Turning Your Liability Into A Profit

Being a 3rd generation recovery professional, I have seen and experienced the pride and dedication provided to this industry.  No other industry is expected to immediately drop everything, respond within a 20-minute time frame, provide hard work for the assistance to others, and fight to get paid for it.  With all of this, we endure liabilities to provide our services, and many times turn our property from an asset to liability by bringing dripping and leaking vehicles back to our facility.   

Are you aware that when a customer, or authority having jurisdiction requests for your services, it is a transfer of liability? The request and acceptance turn into an agreement which is a liability transfer.  When State Police call for a vehicle accident, they are essentially stating that they have property damage and are requesting for you to recover their property damage, liability. When the vehicle is recovered, you have gained responsibility for the vehicle, including its debris. If the vehicle is leaking liquid debris across town and back to your storage facility, you are the secondary generator being responsible for the contamination due to custody.  In return, this is providing contamination into the storm drains and contaminating the drop site facility, many times being your own property.  

You have the due diligence and responsibility to confine the contamination from the accident, as well as the obligation to reduce any contamination at your facility. 

Statutes and standards such as “Litter Control Act”, “Waste Management and Pollution Control”, “Unlawful discharges of deleterious substances”, “Rules Regulating Secondary Containment at Storage and Transfer Facilities”, “Removing Wrecked or Damaged Vehicles” make it your liability at the scene, and while in your custody.

Some annotations from these statues read:

  • Any person removing a wrecked or damaged vehicle must remove any substances dropped from the vehicle. 
  • Any person whom drops, or “permits” being dropped upon any highway shall immediately remove the same, or cause it to be removed.
  • No person shall throw, deposit, or “permit” to be thrown or deposited upon any highway
  • Any person who fails to comply with the subsection commits a class C infraction.

These statutes and annotations confirm that if you “allow” foreign fluids to be spilled or leaked onto a highway, you are committing a misdemeanor.

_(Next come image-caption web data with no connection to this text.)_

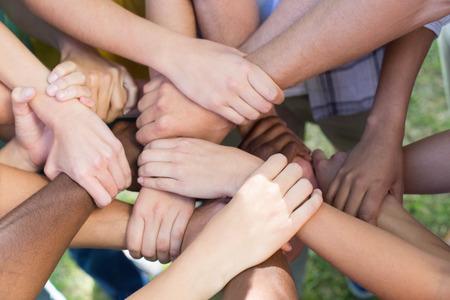 mujeres juntas: Amigos que ponen las manos juntas en un d�a soleado Foto de archivo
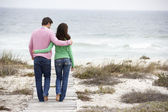 Couple walking by the sea — Stock Photo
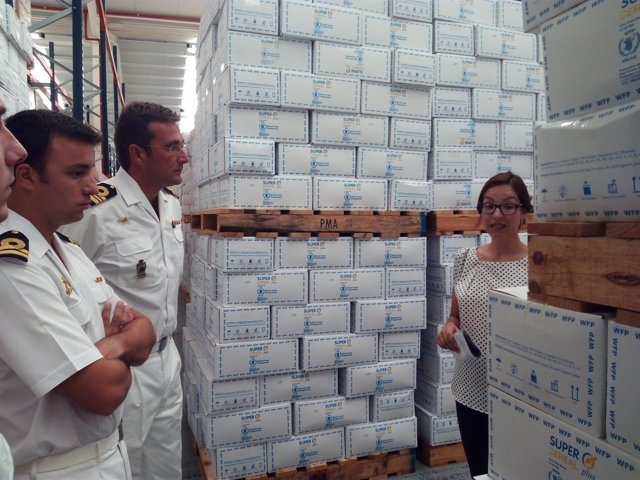 Visita al centro logístico internacional de Cruz Roja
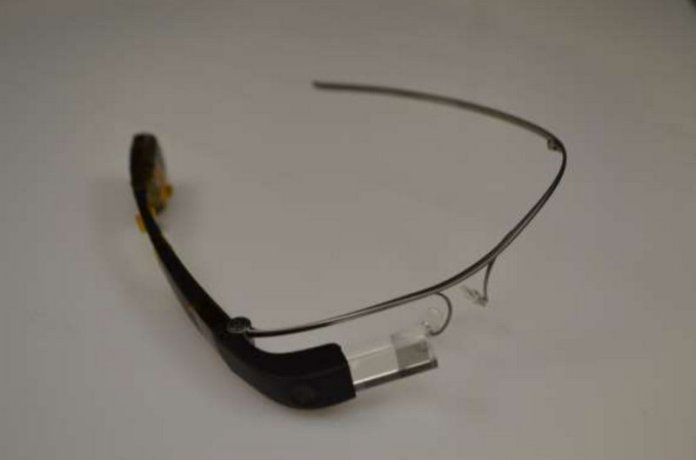 Images-of-the-Google-Glass-Enterprise-Edition-and-the-FCC-label-that-will-be-affixed-on-the-wearable.jpg-5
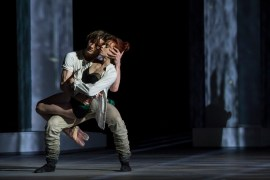 Vladislav Lantratov (Petruchio) and Ekaterina Krysanova (Katherina) in The Taming of the Shrew @Alice Blangero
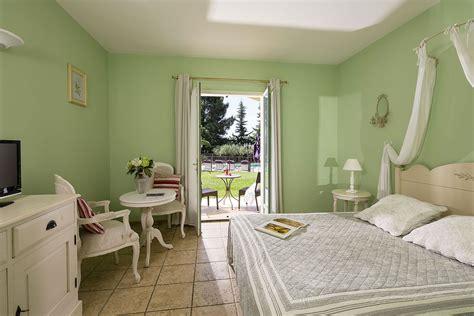 chambre avec gard hotel charme pont du gard clos de pradines avec piscine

With the use of the SPILL DIAPER, secondary leaks are contained during your custody. Spill Diaper is a secondary confinement, absorbing 8 gallons or hydrocarbon (oil, gas, diesel), while containing material.  The top layer is a general absorbent to absorb antifreeze; middle layer is an oil only absorbent, and the bottom layer is an impermeable backing to not allow fluids to leach through.   With the use of SPILL DIAPER, you are not permitting foreign fluids from depositing along the highway, or to your facility.  You will be deducing the potential liabilities and preventing contamination to your storage facility, and or drop site. Per accident you will be compliant and turn your environmental liabilities into a profit, while the generators of the contamination compensate.

Insurance companies have the obligation in their liability policy to pay for their insureds’ 

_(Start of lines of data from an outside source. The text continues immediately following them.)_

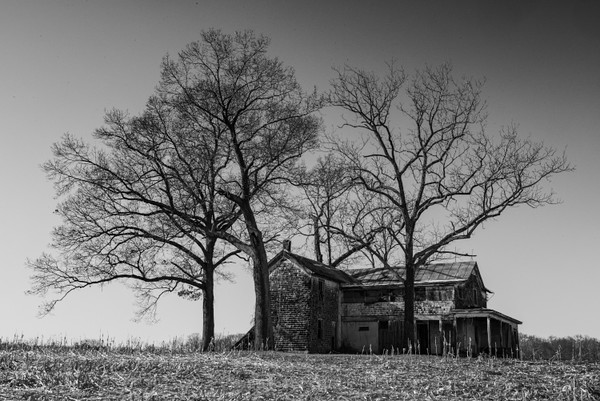 An abandoned farmhouse in Nokesville.  The farm that surrounds it is still a working farm.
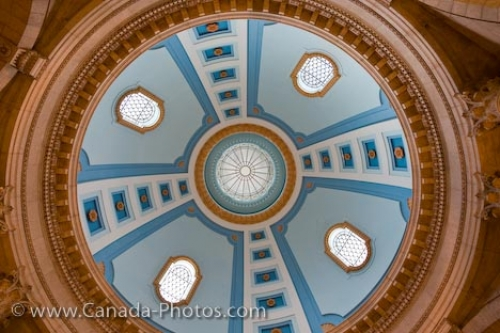 Photo: Legislative Building Dome Architecture Winnipeg City Manitoba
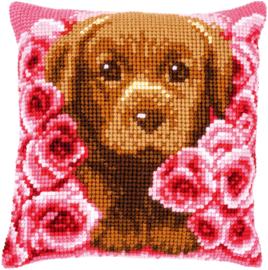 Puppy tussen rozen Voorbedrukt Kruissteekkussen - Vervaco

damage to property; being fluids leaking from their vehicle. Spill Diaper could be applied to any vehicle leaking, or having the potential to leak. If a container, being a radiator or fuel tank, is damaged, it is not in factory position and has the potential to leak. This application is mitigation that is billable to the insured. Make it your company policy to not allow damaged or leaking vehicles onto your property without secondary containment. Limit your liability from the accident scene, back to the drop site by not allowing fluids to drip and leak across the public way. Looking forward, keep your property as an asset vs a liability.